Mais cette quête de représentation exhaustive soulève aussi des débats. En 2015, l’année où les dictionnaires Oxford choisissaient l’émoji qui rit aux larmes comme mot de l’année, le non moins sérieux Washington Post s’inquiétait de voir Apple abandonner une certaine neutralité graphique des émojis – les petits bonshommes jaunes – pour mettre sur le marché des icônes dont la couleur de peau devenait «customisable».

Avec cette démarche, la firme se voulait soucieuse de la diversité, mais le journal s’interrogeait sur le bien-fondé et de cette décision: «Parce que je suis Noire, dois-je maintenant utiliser l’émoji à la couleur de peau «appropriée»? lançait la chroniqueuse Paige Tutt. Maintenant, dans chaque message et tweet que je compose, je vais devoir m’identifier sur le plan racial.

Je vais devoir me questionner sur les choix d’utilisation des émojis de mes interlocuteurs quand ils s’adressent à moi. (…) Apple a introduit la race dans les conversations de tous les jours là où cela n’était pas nécessaire.»

«Les émojis sont par définition des stéréotypes et ils cristallisent les représentations sociales. C’est évidemment la raison pour laquelle ils suscitent ce type de débats, souligne Étienne Morel. Ce qui est intéressant, c’est qu’il y a l’attente chez les utilisateurs de rendre ces représentations iconiques politiquement acceptables, or les malentendus resteront inévitables. Et le fait qu’Unicode soit la seule instance à valider ou non les émojis soulève une autre question passionnante, celle de la définition de la norme».

La «crotte renfrognée», soit dit en passant, n’a finalement pas été retenue dans les derniers ajouts d’Unicode.

Du Japon à la conquête du monde

Les émojis («e» pour image, «moji» pour lettre) sont inventés à la fin des années 1990 au Japon, lorsque les fabricants de téléphones introduisent ces icônes dans leurs lexiques. À l’époque, chaque entreprise japonaise encode ses émojis de manière différente. L’exploitation mondiale des émojis s’opère à partir de 2010, lorsque le consortium Unicode les inclut dans sa norme, les rendant lisibles par n’importe quel système d’exploitation. Le consortium Unicode, association à but non lucratif, a lui-même été créé en 1991, à l’initiative des grandes entreprises technologiques américaines.

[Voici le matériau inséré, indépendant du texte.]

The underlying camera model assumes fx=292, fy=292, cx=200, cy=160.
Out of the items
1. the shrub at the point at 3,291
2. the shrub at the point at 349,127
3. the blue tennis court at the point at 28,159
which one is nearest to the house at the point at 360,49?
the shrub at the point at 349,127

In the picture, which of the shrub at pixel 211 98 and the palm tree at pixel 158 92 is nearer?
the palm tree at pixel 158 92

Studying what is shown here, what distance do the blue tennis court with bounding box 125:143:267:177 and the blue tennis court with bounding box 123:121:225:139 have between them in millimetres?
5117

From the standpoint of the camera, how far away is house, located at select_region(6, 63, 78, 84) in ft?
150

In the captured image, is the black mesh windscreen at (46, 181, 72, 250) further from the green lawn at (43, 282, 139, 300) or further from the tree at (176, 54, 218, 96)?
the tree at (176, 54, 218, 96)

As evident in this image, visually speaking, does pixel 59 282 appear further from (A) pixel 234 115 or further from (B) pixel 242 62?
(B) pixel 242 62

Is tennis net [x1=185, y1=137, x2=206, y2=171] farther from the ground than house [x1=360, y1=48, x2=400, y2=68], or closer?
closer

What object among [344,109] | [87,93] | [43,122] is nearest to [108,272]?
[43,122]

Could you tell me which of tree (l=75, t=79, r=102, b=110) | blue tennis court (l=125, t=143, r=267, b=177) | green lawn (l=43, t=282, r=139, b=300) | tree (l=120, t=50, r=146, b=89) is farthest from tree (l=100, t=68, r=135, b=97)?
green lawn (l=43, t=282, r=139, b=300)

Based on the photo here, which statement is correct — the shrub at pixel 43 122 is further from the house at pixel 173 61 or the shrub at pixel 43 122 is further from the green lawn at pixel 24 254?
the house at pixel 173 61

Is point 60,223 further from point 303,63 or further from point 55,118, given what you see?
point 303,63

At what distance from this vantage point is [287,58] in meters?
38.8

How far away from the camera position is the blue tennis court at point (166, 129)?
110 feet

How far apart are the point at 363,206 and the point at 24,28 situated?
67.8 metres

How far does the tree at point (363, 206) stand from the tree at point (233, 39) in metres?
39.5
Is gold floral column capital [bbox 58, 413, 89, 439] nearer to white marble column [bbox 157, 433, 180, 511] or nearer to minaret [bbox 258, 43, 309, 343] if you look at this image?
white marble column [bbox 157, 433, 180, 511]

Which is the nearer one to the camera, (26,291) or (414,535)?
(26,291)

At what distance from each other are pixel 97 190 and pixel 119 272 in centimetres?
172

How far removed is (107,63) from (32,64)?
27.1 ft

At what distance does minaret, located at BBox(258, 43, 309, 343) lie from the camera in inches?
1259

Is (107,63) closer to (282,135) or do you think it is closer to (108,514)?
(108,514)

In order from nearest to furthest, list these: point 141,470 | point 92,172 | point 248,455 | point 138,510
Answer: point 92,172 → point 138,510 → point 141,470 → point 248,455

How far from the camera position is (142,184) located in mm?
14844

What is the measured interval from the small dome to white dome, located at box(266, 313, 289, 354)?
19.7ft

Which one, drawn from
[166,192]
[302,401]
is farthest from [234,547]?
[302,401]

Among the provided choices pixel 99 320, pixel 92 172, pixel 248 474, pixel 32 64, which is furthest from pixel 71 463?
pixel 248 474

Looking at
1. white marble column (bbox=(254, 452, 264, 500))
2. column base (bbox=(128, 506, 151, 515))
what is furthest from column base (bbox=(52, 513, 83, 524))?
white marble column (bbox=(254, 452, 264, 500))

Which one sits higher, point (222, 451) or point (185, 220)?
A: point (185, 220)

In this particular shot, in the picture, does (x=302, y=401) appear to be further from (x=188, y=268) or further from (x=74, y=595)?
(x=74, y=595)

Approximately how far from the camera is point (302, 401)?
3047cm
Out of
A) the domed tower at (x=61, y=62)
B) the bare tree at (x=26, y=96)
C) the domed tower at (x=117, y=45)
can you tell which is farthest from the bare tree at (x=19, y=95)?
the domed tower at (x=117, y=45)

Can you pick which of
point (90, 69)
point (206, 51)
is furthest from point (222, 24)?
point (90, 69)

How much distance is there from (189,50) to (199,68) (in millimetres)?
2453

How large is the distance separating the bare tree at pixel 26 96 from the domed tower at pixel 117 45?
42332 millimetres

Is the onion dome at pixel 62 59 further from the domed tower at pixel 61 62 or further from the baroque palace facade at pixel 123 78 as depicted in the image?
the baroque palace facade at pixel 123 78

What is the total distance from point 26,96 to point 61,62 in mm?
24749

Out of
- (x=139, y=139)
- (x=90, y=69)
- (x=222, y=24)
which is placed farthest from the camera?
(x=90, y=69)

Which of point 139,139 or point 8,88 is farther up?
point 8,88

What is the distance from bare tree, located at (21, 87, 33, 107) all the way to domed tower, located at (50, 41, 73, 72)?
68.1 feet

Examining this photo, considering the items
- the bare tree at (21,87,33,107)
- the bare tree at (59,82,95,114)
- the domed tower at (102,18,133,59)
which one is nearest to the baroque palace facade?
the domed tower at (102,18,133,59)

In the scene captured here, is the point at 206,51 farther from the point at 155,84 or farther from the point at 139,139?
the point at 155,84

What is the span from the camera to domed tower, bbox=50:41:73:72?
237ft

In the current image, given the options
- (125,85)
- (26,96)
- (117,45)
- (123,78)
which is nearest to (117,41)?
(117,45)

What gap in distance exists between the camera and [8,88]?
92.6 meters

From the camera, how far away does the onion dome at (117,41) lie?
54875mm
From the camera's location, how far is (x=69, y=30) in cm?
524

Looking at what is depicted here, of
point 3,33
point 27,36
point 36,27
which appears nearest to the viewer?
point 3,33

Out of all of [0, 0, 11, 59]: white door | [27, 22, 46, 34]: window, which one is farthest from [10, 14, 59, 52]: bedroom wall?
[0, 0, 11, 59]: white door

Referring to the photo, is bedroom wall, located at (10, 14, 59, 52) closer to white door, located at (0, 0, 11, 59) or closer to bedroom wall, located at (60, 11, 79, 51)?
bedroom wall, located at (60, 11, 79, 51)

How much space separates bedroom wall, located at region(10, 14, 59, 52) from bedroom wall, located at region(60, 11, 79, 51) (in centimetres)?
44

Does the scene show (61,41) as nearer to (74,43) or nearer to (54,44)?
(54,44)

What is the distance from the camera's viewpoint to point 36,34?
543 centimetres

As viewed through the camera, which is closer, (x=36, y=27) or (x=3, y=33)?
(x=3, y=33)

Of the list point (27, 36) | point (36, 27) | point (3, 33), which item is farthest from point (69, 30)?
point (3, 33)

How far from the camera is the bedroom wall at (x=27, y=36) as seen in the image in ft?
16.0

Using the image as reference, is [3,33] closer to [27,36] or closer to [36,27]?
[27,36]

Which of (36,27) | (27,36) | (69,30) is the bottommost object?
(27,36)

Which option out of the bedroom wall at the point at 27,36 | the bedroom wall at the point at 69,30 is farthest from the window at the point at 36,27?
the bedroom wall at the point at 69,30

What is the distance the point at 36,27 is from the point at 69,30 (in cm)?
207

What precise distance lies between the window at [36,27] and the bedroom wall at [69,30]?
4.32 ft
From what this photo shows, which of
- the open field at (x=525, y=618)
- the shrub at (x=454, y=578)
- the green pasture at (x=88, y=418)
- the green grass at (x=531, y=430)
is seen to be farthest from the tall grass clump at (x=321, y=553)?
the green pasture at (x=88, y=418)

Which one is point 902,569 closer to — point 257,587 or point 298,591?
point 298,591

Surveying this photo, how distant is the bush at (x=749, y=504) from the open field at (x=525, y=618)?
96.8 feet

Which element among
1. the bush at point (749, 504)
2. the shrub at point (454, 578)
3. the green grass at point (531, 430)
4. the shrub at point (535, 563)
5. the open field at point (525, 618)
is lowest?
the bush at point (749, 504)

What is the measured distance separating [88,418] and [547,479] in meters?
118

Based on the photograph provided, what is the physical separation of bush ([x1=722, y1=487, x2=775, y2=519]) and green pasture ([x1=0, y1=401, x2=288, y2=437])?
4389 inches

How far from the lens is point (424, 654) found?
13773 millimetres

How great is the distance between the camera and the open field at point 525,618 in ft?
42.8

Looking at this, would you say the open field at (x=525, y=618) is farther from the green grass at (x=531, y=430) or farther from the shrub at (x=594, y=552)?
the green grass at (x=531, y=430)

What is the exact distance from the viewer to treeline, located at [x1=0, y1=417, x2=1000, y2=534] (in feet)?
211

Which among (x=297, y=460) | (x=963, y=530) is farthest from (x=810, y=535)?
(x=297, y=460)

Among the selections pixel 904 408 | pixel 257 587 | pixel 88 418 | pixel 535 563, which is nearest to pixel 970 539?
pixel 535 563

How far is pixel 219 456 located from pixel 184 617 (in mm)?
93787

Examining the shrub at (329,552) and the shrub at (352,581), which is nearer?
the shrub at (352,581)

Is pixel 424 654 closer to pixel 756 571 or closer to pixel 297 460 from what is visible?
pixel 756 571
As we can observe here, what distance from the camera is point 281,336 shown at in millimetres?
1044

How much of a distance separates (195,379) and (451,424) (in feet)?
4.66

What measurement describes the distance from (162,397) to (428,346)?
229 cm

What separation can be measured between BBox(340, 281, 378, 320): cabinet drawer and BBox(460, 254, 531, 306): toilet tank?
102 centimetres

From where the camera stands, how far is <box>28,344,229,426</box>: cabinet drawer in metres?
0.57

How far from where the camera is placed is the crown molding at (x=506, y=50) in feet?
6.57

Le but: mettre sur pied une instance technique, dans laquelle chaque firme a ses représentants, et dont la mission est de coder les alphabets du monde entier pour les rendre compatibles en langage informatique. Les émojis, qui sont pourtant des images, ont été traités comme des lettres de l’alphabet et rendus identifiables par n’importe quel ordinateur dans le monde. Aujourd’hui, Unicode continue de les valider. Tout un chacun peut faire la proposition d’une nouvelle icône. Le processus jusqu’à sa création peut prendre jusqu’à deux ans. Le consortium, toujours composé de représentants des grandes entreprises technologiques (Apple, Microsoft, Google, Twitter…), mais aussi d’ingénieurs, de linguistes, de typographes, s’emploie à étudier le potentiel d’utilisation du nouvel émoji.

Plus il est large, plus ce dernier aura une chance de passer la rampe. La proposition, qui passe par l’examen de différents comités, doit aussi respecter des critères d’acceptabilité, morale, sociale… Toute image à caractère sexuel est écartée, tout comme les personnages réels ou encore les marques. Une fois validé, l’émoji doit passer par le travail d’encodage chez Unicode, avant que les firmes exploitantes ne le dessinent à leur façon. Enfin seulement il arrive sur nos claviers de smartphone ou d’ordinateur.